I would looooove a coffee right now. That would be good. Want to Fedex me a coffee?  :crazy:


----------



## NicNak (Dec 5, 2009)

STP said:


> I would looooove a coffee right now. That would be good. Want to Fedex me a coffee?  :crazy:



lane: Daniel's Delivery is better than FedEx :teehee: Bringing you two extra large Tim Hortons coffees.  Then you have extra for later


----------



## Andy (Dec 5, 2009)

Daniels Delivery? Like Daniel, Daniel? I think I would be scared he would put moths in my coffee.  Two T Ho's sounds good though!! 

I can go get one later at the drive thru because I have to go out to plug my car in, I am just not looking forward to cleaning the snow off of my car and driving in this stuff. Blagh.


----------



## NicNak (Dec 5, 2009)

Yes, like "our" Daniel. :teehee:
I am sure Daniel wouldn't put moths in your coffee :support:

I think that is why I couldn't sleep well.  I had a Tim Hortons a bit late.  I had a hard time waking up so I had one, go figure then it prevents me from sleeping.    Oh well.

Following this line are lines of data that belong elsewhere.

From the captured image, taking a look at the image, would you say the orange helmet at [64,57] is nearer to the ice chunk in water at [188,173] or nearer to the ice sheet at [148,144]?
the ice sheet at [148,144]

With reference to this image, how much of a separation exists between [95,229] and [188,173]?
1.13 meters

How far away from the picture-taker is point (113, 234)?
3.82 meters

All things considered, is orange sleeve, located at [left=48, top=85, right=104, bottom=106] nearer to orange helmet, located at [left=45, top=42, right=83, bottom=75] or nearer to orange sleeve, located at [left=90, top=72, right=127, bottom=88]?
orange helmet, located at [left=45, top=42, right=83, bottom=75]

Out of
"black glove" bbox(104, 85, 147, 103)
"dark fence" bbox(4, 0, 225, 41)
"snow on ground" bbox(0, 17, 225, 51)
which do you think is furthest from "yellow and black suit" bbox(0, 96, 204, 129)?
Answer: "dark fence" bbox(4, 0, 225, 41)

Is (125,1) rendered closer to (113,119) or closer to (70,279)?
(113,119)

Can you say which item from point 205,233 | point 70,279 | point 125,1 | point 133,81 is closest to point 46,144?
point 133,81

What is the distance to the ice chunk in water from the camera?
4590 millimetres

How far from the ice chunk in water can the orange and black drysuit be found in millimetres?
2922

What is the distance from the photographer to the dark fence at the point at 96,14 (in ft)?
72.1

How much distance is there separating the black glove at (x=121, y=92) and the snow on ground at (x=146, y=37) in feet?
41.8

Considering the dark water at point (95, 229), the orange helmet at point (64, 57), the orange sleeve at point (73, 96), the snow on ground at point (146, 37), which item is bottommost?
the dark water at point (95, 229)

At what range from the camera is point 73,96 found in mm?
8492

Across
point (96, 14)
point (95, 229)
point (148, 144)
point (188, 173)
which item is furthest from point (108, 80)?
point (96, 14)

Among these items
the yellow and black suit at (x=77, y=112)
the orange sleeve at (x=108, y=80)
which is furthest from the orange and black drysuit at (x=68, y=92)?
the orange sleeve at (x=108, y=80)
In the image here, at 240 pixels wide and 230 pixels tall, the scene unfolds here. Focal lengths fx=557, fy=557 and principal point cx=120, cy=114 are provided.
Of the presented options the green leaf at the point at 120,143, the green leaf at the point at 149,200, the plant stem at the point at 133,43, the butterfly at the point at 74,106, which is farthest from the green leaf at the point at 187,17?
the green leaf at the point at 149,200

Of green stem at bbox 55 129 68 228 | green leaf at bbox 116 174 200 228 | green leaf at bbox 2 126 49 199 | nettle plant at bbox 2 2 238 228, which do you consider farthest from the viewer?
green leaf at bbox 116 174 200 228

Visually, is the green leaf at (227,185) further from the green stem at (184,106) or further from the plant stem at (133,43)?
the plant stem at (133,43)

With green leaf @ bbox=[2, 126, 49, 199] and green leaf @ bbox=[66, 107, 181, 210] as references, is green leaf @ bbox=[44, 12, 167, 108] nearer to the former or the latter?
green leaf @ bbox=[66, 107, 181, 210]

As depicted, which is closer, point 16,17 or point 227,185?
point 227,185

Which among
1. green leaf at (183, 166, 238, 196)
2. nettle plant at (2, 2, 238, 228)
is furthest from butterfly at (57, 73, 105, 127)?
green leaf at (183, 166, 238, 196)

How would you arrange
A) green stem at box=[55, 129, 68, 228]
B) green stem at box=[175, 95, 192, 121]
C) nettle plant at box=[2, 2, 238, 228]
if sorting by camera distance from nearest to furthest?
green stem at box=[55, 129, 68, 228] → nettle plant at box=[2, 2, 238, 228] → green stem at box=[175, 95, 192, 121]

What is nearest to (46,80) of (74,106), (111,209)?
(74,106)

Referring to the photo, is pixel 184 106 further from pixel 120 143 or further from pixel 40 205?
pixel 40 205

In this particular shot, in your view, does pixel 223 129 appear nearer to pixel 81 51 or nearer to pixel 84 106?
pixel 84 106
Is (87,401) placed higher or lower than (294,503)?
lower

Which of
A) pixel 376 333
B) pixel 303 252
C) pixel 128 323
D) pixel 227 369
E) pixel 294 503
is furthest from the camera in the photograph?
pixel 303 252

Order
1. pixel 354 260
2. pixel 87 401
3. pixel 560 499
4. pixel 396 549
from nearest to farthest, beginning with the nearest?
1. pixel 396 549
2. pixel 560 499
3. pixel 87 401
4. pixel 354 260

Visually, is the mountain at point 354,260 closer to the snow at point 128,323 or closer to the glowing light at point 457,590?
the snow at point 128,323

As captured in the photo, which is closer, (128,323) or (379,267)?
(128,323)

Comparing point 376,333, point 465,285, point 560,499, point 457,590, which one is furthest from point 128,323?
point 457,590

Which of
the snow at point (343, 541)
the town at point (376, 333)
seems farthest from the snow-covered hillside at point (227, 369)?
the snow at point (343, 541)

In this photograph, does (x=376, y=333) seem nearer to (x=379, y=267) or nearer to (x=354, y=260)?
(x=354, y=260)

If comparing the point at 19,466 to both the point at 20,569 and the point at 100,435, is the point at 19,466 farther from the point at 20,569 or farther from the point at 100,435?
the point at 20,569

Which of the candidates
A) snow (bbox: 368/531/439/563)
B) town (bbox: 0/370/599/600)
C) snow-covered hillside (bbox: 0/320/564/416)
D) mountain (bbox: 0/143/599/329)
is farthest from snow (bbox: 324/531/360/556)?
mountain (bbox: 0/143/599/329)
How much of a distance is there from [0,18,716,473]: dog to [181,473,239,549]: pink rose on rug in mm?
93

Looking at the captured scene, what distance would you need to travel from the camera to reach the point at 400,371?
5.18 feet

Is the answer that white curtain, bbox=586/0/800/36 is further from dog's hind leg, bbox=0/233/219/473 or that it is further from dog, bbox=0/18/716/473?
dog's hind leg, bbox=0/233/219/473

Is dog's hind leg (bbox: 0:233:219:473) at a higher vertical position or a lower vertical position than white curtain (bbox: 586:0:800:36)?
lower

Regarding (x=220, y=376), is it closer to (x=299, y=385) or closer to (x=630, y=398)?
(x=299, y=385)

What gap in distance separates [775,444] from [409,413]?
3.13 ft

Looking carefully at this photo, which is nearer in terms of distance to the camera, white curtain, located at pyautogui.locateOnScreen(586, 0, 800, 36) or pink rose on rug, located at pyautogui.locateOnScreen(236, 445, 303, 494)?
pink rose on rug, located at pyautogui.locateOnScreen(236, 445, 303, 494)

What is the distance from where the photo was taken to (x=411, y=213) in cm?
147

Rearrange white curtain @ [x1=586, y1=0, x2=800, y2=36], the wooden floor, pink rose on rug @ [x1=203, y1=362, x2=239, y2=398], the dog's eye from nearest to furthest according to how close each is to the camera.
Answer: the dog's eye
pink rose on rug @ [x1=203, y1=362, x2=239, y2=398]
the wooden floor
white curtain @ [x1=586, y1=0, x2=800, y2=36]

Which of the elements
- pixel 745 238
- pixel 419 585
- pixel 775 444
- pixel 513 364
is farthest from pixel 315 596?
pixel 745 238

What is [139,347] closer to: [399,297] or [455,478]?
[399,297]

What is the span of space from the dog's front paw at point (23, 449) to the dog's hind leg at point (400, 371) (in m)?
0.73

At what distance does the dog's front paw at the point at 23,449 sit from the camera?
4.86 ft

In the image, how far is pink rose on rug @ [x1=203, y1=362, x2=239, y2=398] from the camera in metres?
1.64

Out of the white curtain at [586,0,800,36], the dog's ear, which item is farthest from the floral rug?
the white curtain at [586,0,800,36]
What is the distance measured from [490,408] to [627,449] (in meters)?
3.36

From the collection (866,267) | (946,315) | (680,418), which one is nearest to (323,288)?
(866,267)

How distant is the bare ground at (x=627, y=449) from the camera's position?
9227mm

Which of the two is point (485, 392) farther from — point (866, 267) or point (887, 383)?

I don't mind driving in the snow.  Although we don't seem to get as much as most places, so if I lived further north, I might have a different way of thinking.

I am going to go and lay back down again and hope to catch a few more zzz's before mom wakes me up to take her out Christmas shopping.

Hope you can catch a few zzz's too STP.  :friends:  But so glad you got a good amount of sleep yesterday!


----------



## Andy (Dec 5, 2009)

Ok-Have a good snooze. 

I like driving in the snow too, it's the other drivers I am not keen about. 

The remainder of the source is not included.